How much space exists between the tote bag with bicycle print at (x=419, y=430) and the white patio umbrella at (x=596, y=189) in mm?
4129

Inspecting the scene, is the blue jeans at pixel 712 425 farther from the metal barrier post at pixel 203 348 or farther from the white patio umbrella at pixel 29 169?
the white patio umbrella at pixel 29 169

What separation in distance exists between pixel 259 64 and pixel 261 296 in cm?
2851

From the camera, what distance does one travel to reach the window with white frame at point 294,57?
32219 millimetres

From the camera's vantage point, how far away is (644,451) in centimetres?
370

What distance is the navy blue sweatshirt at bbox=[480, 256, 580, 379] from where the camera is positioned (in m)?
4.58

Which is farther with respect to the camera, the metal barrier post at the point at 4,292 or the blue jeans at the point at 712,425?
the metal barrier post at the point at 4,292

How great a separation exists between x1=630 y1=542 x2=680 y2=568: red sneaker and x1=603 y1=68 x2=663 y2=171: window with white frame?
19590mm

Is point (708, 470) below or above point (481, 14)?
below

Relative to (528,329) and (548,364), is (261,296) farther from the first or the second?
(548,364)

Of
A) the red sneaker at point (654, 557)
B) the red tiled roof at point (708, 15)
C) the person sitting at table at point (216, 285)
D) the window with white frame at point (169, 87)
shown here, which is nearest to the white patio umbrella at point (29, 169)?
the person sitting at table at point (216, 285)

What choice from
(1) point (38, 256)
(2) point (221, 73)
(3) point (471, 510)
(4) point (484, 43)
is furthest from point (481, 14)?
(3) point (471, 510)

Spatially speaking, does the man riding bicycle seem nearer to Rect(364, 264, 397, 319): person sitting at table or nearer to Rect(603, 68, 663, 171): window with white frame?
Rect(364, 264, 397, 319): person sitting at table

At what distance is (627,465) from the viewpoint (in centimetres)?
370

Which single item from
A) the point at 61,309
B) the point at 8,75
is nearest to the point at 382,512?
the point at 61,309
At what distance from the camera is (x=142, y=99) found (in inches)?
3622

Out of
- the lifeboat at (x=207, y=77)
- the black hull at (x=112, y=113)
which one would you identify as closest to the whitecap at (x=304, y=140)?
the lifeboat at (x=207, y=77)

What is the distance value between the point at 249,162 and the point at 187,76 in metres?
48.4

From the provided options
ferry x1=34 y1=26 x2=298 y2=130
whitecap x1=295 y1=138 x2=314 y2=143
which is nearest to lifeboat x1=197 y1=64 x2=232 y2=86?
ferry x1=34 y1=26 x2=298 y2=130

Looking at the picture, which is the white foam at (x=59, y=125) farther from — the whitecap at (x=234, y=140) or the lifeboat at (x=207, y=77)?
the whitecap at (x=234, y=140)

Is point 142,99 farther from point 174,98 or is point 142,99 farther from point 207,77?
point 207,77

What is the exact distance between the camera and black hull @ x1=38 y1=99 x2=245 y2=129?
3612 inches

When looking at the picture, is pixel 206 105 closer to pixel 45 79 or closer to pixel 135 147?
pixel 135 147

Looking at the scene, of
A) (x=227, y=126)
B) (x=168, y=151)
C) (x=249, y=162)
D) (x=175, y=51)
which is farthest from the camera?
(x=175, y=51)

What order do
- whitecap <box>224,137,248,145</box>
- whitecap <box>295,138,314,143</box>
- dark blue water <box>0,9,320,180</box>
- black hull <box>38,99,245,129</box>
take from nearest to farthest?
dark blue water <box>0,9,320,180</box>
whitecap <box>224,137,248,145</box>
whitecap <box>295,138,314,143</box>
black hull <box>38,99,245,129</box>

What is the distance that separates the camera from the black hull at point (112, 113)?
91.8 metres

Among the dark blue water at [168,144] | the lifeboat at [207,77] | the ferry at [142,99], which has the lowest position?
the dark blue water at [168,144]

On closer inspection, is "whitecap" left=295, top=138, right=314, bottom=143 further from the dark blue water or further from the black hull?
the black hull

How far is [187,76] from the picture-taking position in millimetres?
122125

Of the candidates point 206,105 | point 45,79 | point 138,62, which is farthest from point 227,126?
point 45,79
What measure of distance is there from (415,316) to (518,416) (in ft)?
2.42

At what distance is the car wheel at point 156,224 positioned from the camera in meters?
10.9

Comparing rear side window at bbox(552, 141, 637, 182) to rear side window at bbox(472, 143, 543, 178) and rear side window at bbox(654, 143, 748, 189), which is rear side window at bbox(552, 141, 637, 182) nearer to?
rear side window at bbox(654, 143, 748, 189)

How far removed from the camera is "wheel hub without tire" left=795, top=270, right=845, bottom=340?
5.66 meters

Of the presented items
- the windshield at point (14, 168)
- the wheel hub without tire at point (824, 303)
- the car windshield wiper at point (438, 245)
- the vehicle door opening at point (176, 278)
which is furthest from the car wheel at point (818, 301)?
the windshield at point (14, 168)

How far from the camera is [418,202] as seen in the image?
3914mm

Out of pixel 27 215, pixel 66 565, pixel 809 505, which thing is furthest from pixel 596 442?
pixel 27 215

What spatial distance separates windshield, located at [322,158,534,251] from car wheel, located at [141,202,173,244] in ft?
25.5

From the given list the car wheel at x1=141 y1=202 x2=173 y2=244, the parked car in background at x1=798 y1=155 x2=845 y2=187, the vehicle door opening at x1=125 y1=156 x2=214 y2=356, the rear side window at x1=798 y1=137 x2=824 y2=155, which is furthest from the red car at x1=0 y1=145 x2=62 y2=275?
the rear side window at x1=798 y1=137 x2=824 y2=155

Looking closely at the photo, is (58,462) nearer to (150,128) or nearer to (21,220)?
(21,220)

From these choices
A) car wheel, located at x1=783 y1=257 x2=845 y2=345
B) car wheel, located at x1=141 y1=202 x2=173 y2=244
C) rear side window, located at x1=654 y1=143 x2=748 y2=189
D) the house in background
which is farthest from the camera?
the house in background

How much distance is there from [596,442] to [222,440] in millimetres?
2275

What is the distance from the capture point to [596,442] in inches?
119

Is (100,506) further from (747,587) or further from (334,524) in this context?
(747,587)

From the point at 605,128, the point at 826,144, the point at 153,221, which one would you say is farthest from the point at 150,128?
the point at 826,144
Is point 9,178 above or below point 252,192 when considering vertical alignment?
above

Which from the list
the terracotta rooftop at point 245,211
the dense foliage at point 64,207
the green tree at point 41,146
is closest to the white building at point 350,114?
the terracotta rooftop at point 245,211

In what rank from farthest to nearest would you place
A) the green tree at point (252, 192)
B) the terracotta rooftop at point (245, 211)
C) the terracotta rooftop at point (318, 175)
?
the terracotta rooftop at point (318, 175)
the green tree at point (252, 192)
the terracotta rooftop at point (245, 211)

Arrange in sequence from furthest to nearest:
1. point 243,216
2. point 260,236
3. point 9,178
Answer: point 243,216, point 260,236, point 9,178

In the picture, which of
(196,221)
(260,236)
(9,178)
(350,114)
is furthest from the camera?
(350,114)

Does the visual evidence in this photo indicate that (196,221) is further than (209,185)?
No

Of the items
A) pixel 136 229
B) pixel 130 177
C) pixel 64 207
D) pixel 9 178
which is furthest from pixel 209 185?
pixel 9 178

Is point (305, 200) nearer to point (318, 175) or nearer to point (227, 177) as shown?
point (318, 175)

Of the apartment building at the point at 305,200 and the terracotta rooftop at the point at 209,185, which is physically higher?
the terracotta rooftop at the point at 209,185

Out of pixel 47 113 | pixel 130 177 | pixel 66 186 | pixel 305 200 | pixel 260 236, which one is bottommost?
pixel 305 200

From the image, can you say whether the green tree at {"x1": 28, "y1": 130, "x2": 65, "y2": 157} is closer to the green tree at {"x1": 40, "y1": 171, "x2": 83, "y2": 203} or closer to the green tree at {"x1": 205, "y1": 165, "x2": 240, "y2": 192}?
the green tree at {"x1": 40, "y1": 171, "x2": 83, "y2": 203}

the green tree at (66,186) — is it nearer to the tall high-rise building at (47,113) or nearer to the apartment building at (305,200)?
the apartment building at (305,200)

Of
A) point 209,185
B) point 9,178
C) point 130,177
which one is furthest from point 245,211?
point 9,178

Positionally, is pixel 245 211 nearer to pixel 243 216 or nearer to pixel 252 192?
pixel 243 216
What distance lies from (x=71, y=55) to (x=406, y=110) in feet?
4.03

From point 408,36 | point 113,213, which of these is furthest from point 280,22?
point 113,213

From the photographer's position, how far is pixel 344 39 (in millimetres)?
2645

SHORT TASK: Copy the material word for word, from the line containing "Looking closely at" through the line containing "Answer: point 243,216, point", both included.

EXPECTED ANSWER:
Looking closely at the photo, is (58,462) nearer to (150,128) or nearer to (21,220)?
(21,220)

From these choices
A) car wheel, located at x1=783 y1=257 x2=845 y2=345
B) car wheel, located at x1=141 y1=202 x2=173 y2=244
C) rear side window, located at x1=654 y1=143 x2=748 y2=189
D) the house in background
which is farthest from the camera?
the house in background

How much distance is there from [596,442] to [222,440] in millimetres?
2275

What is the distance from the capture point to [596,442] in inches?
119

Is (100,506) further from (747,587) or further from (334,524) in this context?
(747,587)

From the point at 605,128, the point at 826,144, the point at 153,221, which one would you say is farthest from the point at 150,128?
the point at 826,144
Is point 9,178 above or below point 252,192 when considering vertical alignment?
above

Which from the list
the terracotta rooftop at point 245,211
the dense foliage at point 64,207
the green tree at point 41,146
is closest to the white building at point 350,114?
the terracotta rooftop at point 245,211

In what rank from farthest to nearest would you place
A) the green tree at point (252, 192)
B) the terracotta rooftop at point (245, 211)
C) the terracotta rooftop at point (318, 175)
?
the terracotta rooftop at point (318, 175)
the green tree at point (252, 192)
the terracotta rooftop at point (245, 211)

Arrange in sequence from furthest to nearest:
1. point 243,216
2. point 260,236
3. point 9,178
Answer: point 243,216, point 260,236, point 9,178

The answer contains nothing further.